The youthful version of Moustafa, known as Zero, becomes M. Gustave’s sidekick in a series of adventures involving a misplaced will, a stolen painting, a gaol break, and the rise of totalitarian forces. Tony Revolori, as Zero, is the only newcomer in a cast that reads like the invitation list to the Academy Awards night. It is a neat touch that the displaced Zero comes from a Muslim background, not a Jewish schtetl – which would have created overtones of the Holocaust. In fact, Revolori’s family come from Guatemala, another country known for extreme political violence.
The film includes cameos from Tilda Swinton, Bill Murray, Edward Norton, Harvey Keitel, Adrien Brody, Jason Schwartzman, Owen Wilson, and French stars Mathieu Amalric and Léa Seydoux. There is a slightly bigger role for Saoirse Ronan as Zero’s pastry cook sweetheart, Agatha. Jeff Goldblum is a smooth lawyer, and Willem Dafoe a crazed assassin.

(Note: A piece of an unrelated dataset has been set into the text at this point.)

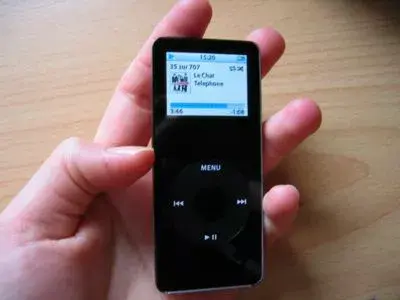 L'iPod nano - comment j'ai craqué.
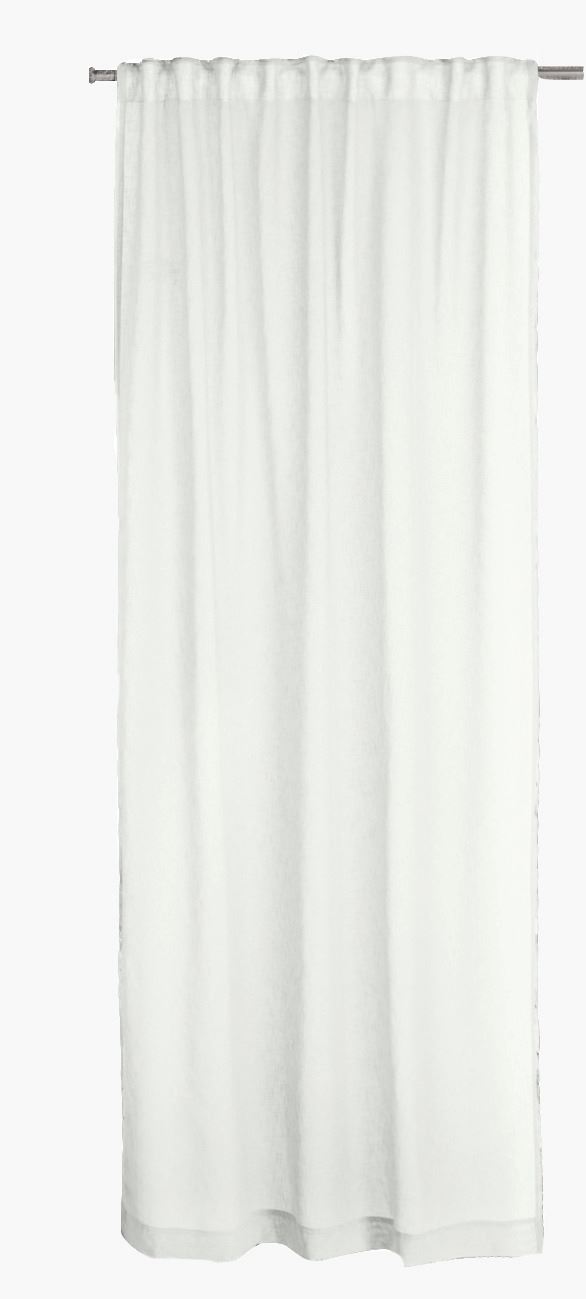 Kardin loodusvalge - 140x240cm 7cm loodusvalge - 1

Anderson says the story was “inspired” by the stories of Stefan Zweig (1881-1942), but there is nothing in this writer’s work that anticipates the film’s surreal, screwball comedy. Zweig is present in the pantomime evocation of the old Austro-Hungarian empire, and the device of the extended flashback. His only true novel, Beware of Pity (1939) uses this technique, as do various short stories. The description of a grand hotel may be traced back to a rediscovered novella, The Post Office Girl (1982)

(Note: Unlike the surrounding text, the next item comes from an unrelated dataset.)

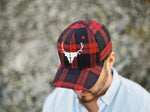Idaho Elk Antler Plaid Flexfit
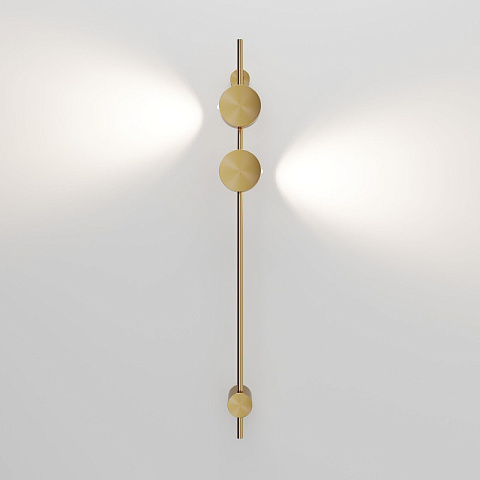 Бра Elektrostandard 40154/LED латунь 4000K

One of the most popular writers in the world in the 1930s, Zweig’s career was derailed by the rise of Nazism. His stories and biographies were translated into many languages, while his autobiography, The World of Yesterday (1942) provides a magnificent portrait of fin-de-siècle Vienna. Viewers who seek out Zweig’s books after watching this film will not find the same madcap humour, but neither will they be disappointed.

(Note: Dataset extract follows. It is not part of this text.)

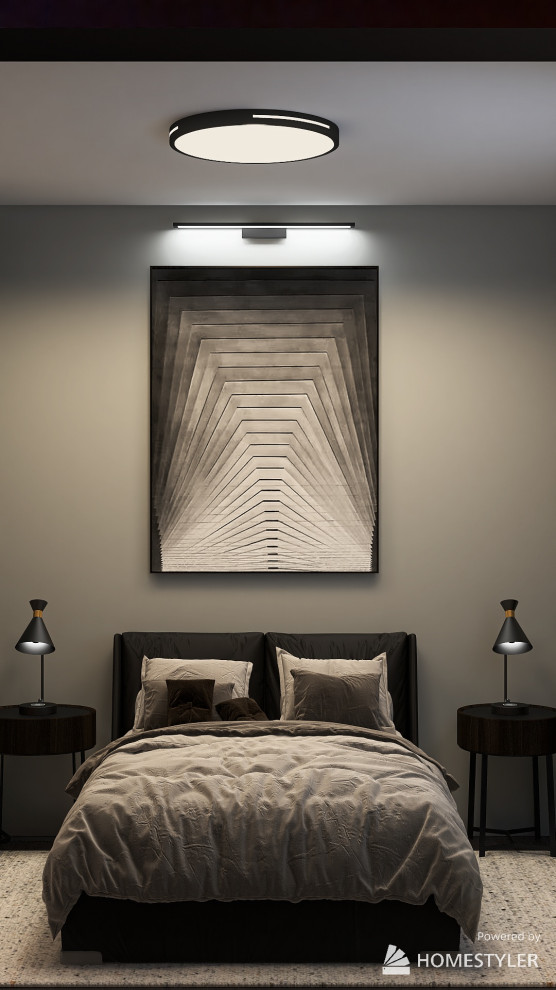 Однокомнатная квартира для холостяка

As usual with Anderson’s stories, The Grand Budapest Hotel is filled with passing references to the classics, including echoes of movies by Ernst Lubitsch, Max Ophüls, Rouben Mamoulian and Carol Reed.
Anderson has a remarkable ability to place humane, convincing characters in the most contrived, non-naturalistic scenarios. This ability was on full display in his previous film, Moonrise Kingdom (2012), with its earnest children and childish adults, and it’s even more pronounced in The Grand Budapest Hotel. The highly improbable M. Gustave is a kind, brave, utterly sympathetic personality.
As a brazen, non-stop comedy with a large ensemble cast, this film might be placed in the same category as Stanley Kramer’s It’s a Mad, Mad, Mad, Mad World (1963). The difference is that Kramer’s film, which recently received the accolade of a Criterion Collection release on DVD, is a shambles that strains unconvincingly after cheap laughs. By contrast, The Grand Budapest Hotel is a piece of precision clockwork, tightly plotted and scripted, but with room for slight gags and brief improvisations. It’s not the kind of comedy that induces peals of laughter. Instead, one watches in a state of trance-like delight as each intricate chapter unfolds. The entire film is like a marvellous wind-up toy. It made me remember what it felt like to be a child unwrapping presents on Christmas Day.
The Grand Budapest Hotel
USA/Germany, rated M
Directed by Wes Anderson; screenplay by Wes Anderson and Hugo Guinness, inspired by the books of Stefan Zweig; starring Ralph Fiennes, Tony Revolori, Saoirse Ronan, Jude Law, F. Murray Abraham, Willem Dafoe, Adrien Brody, Tilda Swinton, Jeff Goldblum, Bill Murray, etc.
Published in the Australian Financial Review, Saturday 12 April, 2014.